I think, above all else, my skin has changed over the past six years, as has my approach to skincare. For context; when I was in my final year of university, my skincare routine consisted of a Superdrug own-brand cleanser and face scrub. That's right: no moisturiser! And this was way back before brands really gave a **** about skincare, so you can imagine that 2014 skincare products at £3 a pop were pretty grim. I did try to see if I could find them, but to no avail. I can't say I'm surprised they were discontinued! When I started getting into beauty, it really was primarily drugstore makeup for a really long time. I didn't really see the value in skincare so a lot of what I had was either French pharmacy (which seemed impossibly expensive to me at the time) or picked up in those good old 40% off sales the Body Shop used to have regularly.

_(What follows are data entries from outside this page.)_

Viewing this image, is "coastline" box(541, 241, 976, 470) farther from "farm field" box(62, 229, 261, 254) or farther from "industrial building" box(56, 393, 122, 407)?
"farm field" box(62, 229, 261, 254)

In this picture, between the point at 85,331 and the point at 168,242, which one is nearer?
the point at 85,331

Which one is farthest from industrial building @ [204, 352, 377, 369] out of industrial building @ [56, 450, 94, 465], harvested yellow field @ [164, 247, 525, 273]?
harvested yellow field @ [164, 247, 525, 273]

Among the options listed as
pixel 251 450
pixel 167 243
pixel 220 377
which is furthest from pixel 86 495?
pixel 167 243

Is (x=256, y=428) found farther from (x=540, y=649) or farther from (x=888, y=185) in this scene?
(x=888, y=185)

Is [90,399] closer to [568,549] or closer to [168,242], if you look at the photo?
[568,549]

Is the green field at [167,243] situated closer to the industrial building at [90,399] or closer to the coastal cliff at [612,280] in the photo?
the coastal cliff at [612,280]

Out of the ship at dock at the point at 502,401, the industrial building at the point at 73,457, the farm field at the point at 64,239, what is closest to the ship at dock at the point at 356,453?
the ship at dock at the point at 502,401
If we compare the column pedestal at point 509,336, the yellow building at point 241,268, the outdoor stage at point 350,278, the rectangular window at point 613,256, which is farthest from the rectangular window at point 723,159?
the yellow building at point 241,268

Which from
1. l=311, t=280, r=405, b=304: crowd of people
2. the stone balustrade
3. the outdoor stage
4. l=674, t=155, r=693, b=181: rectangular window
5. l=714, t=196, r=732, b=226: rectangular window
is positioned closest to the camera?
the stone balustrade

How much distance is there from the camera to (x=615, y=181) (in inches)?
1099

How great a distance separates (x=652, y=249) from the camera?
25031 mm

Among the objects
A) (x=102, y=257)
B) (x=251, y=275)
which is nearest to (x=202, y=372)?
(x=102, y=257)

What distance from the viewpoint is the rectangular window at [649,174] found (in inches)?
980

In terms of my skin, I guess at 20/21, things still hadn't full settled down from the hormonal teen years. Or perhaps it was simply what I was doing to my skin that led it to be 'combination'. I never had 'bad' skin but I definitely struggled with surface oils and would have to powder my t-zone a few times a day, even when wearing my very matte, full-coverage Estee Lauder foundation. Moving into my mid 20s (I'm 27 next month - scary!) I reached a realisation that I didn't have combination skin at all; it's more on the normal side and pretty dehydrated. However, up until that point; anything that claimed to matte the skin or treat oiliness had a place in my routine.

- AM -

Jumping into the routine itself (you can read it in full here, if you're so inclined), I can see there are a lot of steps and a lot of products probably being used incorrectly! I started every morning with the Body Shop's Tea Tree Skin Clearing Face Wash | £6.50 | which - to be fair - has over 1000 reviews and 5 stars on their website. These days the words 'face wash' honestly strike fear into my heart and this one was a typical gel formula that foamed up a lot. I don't know how I dealt with the combination of that and the tea tree (which can help spots, to be fair, but is pretty harsh to use daily all over the face)! It could work if you're very oily, but I just think this would be so drying and stripping on my skin now. I rarely opt for gel formulas at all these days; in the mornings I now for a cream product like the Wow You! Zen Cleanser | £16 (15% off with code JASMINE15) | £16 | full review | or an emulsifying gel-to-oil cleanser like the Oskia Renaissance Cleansing Gel* | £33 | full review.  I then followed this up with the Body Shop Aloe Toner | £8.50 | full review | which I still like and recommend, so there's a positive! It's just a simple, calming, hydrating toner.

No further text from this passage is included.